Here’s another example we can probably all relate to: Overeating.

Say it’s Thanksgiving and you’ve already had a plateful, plus a bite here and there when no one was looking. You know you should stop stuffing your face, but (again) it’s Thanksgiving, so you spoon out more mashed potatoes or try the other kind of pie, knowing you’ll regret it.

An hour later, you’re mad at yourself for ruining a diet, giving yourself a stomach ache or at least a food coma.

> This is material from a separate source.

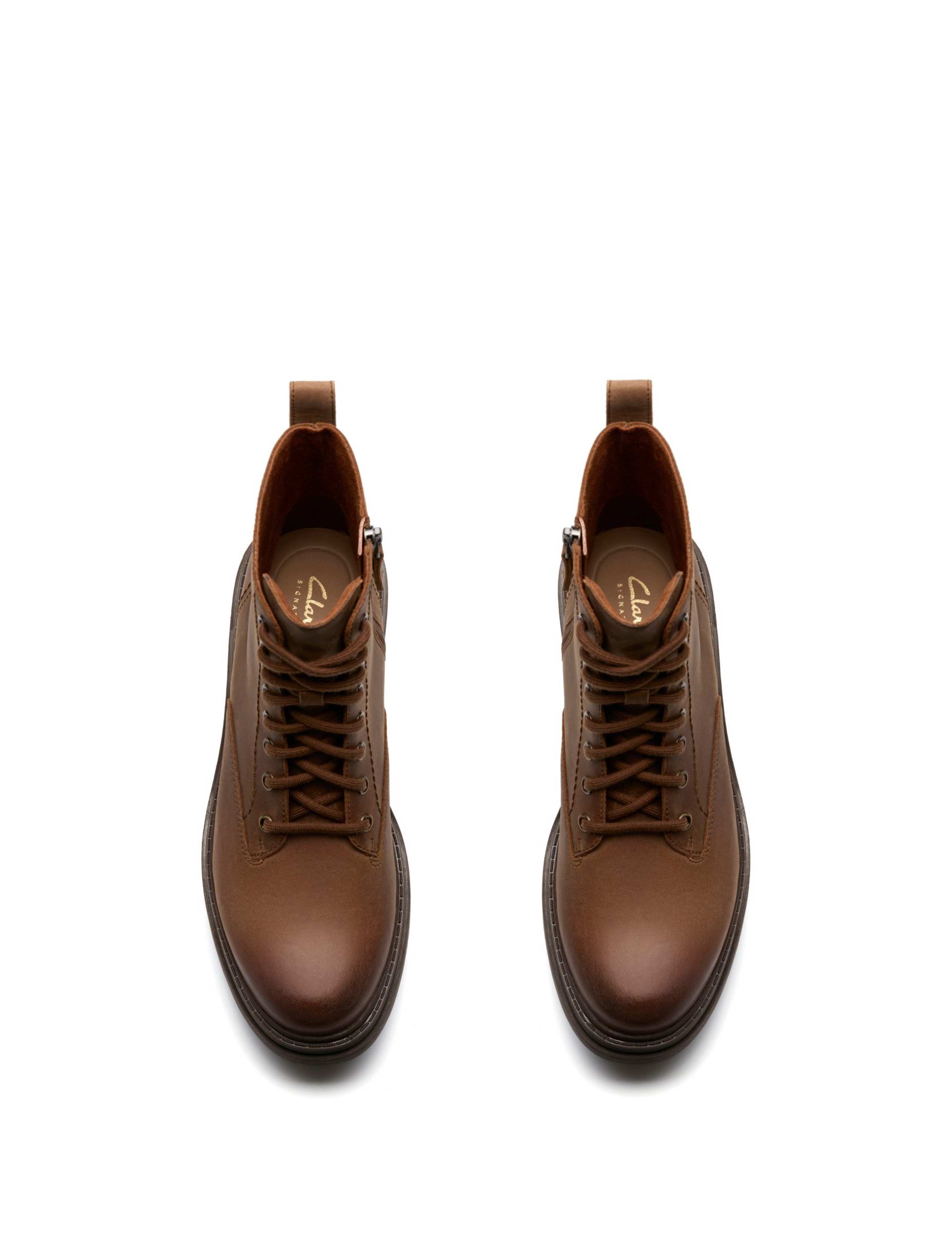 Wide Fit Leather Lace Up Block Heel Ankle Boots 3 of 6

Why do we do stuff like that?

Maybe it’s not an untamed tongue or an undisciplined appetite you’re dealing with, but an addiction, abusive relationship, toxic job or road rage—something you know needs to change.

Think for a second about the last time you had someplace to be.

When you’re trying to get somewhere and miss your turn, you don’t keep going, knowing it’s the wrong way. You turn around and get back on track.

So why is it so difficult to do that in other areas of our lives? Why do we keep doing the same things, knowing they’re not good for us, or heading the same direction, knowing it’s the wrong way, when we could do the right thing or go the right way instead?

Maybe because it’s harder? Inconvenient? Unknown?

One Proverb says this:

“There is a way that seems right to a man, but its end is the way to death.”
—Proverbs 14:12

Yikes, sounds pretty serious.

Maybe you’ve watched a friend head down a destructive road, bracing yourself for a result you know can’t be good. Or maybe you’ve traveled that road yourself.

One thing I’ve learned over and over is to not underestimate my conscience, not ignore that gut feeling. When that feeling or that little voice takes over—when those dark clouds are looming ahead—it’s time to refocus, reevaluate, make changes, get help or whatever it is, while you still have time.

Are you going the wrong way today? Maybe it’s time to make a U-turn.